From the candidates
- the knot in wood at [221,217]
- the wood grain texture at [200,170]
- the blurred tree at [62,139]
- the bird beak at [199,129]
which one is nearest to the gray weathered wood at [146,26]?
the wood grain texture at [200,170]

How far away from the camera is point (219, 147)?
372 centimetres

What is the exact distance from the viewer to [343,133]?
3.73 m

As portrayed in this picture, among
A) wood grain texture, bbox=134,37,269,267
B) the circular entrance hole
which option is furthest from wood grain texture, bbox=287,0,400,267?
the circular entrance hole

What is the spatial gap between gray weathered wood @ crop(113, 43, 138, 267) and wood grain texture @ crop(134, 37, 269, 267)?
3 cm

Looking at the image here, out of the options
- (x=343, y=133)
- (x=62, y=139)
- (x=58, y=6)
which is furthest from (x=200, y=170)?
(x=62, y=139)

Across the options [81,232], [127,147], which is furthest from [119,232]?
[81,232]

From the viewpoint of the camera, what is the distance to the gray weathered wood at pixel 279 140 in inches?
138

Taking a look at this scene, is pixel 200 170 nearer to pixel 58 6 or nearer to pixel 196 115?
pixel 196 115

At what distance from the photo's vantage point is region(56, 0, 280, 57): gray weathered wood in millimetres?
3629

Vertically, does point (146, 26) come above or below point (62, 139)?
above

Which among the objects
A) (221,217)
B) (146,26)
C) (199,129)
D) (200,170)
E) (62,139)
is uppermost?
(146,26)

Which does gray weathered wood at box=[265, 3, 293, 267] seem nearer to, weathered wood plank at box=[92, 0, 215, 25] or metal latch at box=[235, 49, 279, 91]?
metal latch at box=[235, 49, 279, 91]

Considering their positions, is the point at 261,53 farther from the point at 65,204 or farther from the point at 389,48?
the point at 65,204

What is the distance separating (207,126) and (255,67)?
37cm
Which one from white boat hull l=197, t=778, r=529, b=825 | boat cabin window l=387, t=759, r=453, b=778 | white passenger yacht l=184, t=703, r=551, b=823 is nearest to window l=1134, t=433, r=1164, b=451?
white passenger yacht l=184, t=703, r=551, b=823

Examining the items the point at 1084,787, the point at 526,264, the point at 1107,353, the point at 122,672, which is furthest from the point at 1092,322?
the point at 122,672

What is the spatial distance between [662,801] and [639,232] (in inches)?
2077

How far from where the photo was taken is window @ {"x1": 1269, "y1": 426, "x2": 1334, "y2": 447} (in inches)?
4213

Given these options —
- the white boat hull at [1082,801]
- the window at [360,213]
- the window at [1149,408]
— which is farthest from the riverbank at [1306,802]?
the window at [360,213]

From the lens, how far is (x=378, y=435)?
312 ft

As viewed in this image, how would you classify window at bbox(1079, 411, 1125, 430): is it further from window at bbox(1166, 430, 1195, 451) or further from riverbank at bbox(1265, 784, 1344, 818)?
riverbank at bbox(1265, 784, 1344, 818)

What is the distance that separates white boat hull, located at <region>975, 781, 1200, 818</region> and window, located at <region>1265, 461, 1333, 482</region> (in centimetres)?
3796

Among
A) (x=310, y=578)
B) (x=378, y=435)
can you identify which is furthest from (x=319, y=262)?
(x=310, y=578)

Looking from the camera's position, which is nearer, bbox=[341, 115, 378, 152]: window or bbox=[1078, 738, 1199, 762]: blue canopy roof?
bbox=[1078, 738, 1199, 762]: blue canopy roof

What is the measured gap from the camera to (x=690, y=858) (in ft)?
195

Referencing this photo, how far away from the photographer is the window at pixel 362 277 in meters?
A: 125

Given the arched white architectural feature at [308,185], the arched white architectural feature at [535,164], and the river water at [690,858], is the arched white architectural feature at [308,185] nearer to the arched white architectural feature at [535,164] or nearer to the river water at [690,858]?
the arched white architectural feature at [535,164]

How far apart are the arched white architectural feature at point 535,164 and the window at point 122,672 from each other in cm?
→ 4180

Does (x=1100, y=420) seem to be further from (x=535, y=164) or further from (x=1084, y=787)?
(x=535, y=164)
-- -- --
Exercise instructions: Please give back all of the records exactly as written.

Solution to the problem:
From the candidates
- the knot in wood at [221,217]
- the wood grain texture at [200,170]
- the blurred tree at [62,139]
- the bird beak at [199,129]
which one is nearest to the gray weathered wood at [146,26]?
the wood grain texture at [200,170]

How far away from the camera is point (219, 147)?
372 centimetres

What is the exact distance from the viewer to [343,133]?
3.73 m

As portrayed in this picture, among
A) wood grain texture, bbox=134,37,269,267
B) the circular entrance hole
which option is furthest from wood grain texture, bbox=287,0,400,267?
the circular entrance hole

What is the spatial gap between gray weathered wood @ crop(113, 43, 138, 267) and wood grain texture @ crop(134, 37, 269, 267)?
3 cm

Looking at the image here, out of the options
- (x=343, y=133)
- (x=62, y=139)
- (x=58, y=6)
which is furthest from (x=200, y=170)?
(x=62, y=139)

Across the options [81,232], [127,147], which is furthest from [119,232]?
[81,232]

From the viewpoint of the camera, what is the distance to the gray weathered wood at pixel 279 140 in inches?
138

Taking a look at this scene, is pixel 200 170 nearer to pixel 58 6 or nearer to pixel 196 115?
pixel 196 115

At what distance from the photo's vantage point is region(56, 0, 280, 57): gray weathered wood in millimetres?
3629

Vertically, does point (146, 26) come above or below point (62, 139)?
above

Which among the objects
A) (221,217)
B) (146,26)
C) (199,129)
D) (200,170)
E) (62,139)
is uppermost?
(146,26)

Which does gray weathered wood at box=[265, 3, 293, 267] seem nearer to, weathered wood plank at box=[92, 0, 215, 25] or metal latch at box=[235, 49, 279, 91]?
metal latch at box=[235, 49, 279, 91]

Considering their positions, is the point at 261,53 farther from the point at 65,204 or farther from the point at 389,48?
the point at 65,204

What is the distance separating (207,126) and (255,67)?
37cm
Which one from white boat hull l=197, t=778, r=529, b=825 | boat cabin window l=387, t=759, r=453, b=778 | white passenger yacht l=184, t=703, r=551, b=823 is nearest to window l=1134, t=433, r=1164, b=451?
white passenger yacht l=184, t=703, r=551, b=823

Examining the items the point at 1084,787, the point at 526,264, the point at 1107,353, the point at 122,672, which is furthest from the point at 1092,322?
the point at 122,672

What is the spatial distance between [662,801] and [639,232] (in inches)?
2077

How far from where the photo was taken is window @ {"x1": 1269, "y1": 426, "x2": 1334, "y2": 447} (in inches)?
4213

Given these options —
- the white boat hull at [1082,801]
- the window at [360,213]
- the window at [1149,408]
— which is farthest from the riverbank at [1306,802]?
the window at [360,213]

From the lens, how far is (x=378, y=435)?
312 ft

As viewed in this image, how would you classify window at bbox(1079, 411, 1125, 430): is it further from window at bbox(1166, 430, 1195, 451) or further from riverbank at bbox(1265, 784, 1344, 818)?
riverbank at bbox(1265, 784, 1344, 818)

What is the distance that separates white boat hull, located at <region>975, 781, 1200, 818</region> and window, located at <region>1265, 461, 1333, 482</region> (in centimetres)?
3796

Among
A) (x=310, y=578)
B) (x=378, y=435)
can you identify which is furthest from (x=319, y=262)?
(x=310, y=578)

Looking from the camera's position, which is nearer, bbox=[341, 115, 378, 152]: window or bbox=[1078, 738, 1199, 762]: blue canopy roof?
bbox=[1078, 738, 1199, 762]: blue canopy roof

What is the measured gap from the camera to (x=690, y=858) (in ft)?
195

Referencing this photo, how far away from the photographer is the window at pixel 362 277 in meters?
A: 125

Given the arched white architectural feature at [308,185], the arched white architectural feature at [535,164], and the river water at [690,858], is the arched white architectural feature at [308,185] nearer to the arched white architectural feature at [535,164] or nearer to the river water at [690,858]?
the arched white architectural feature at [535,164]

How far apart are the arched white architectural feature at point 535,164 and the window at point 122,672 from each other in cm?
→ 4180

Does (x=1100, y=420) seem to be further from (x=535, y=164) or further from (x=1084, y=787)?
(x=535, y=164)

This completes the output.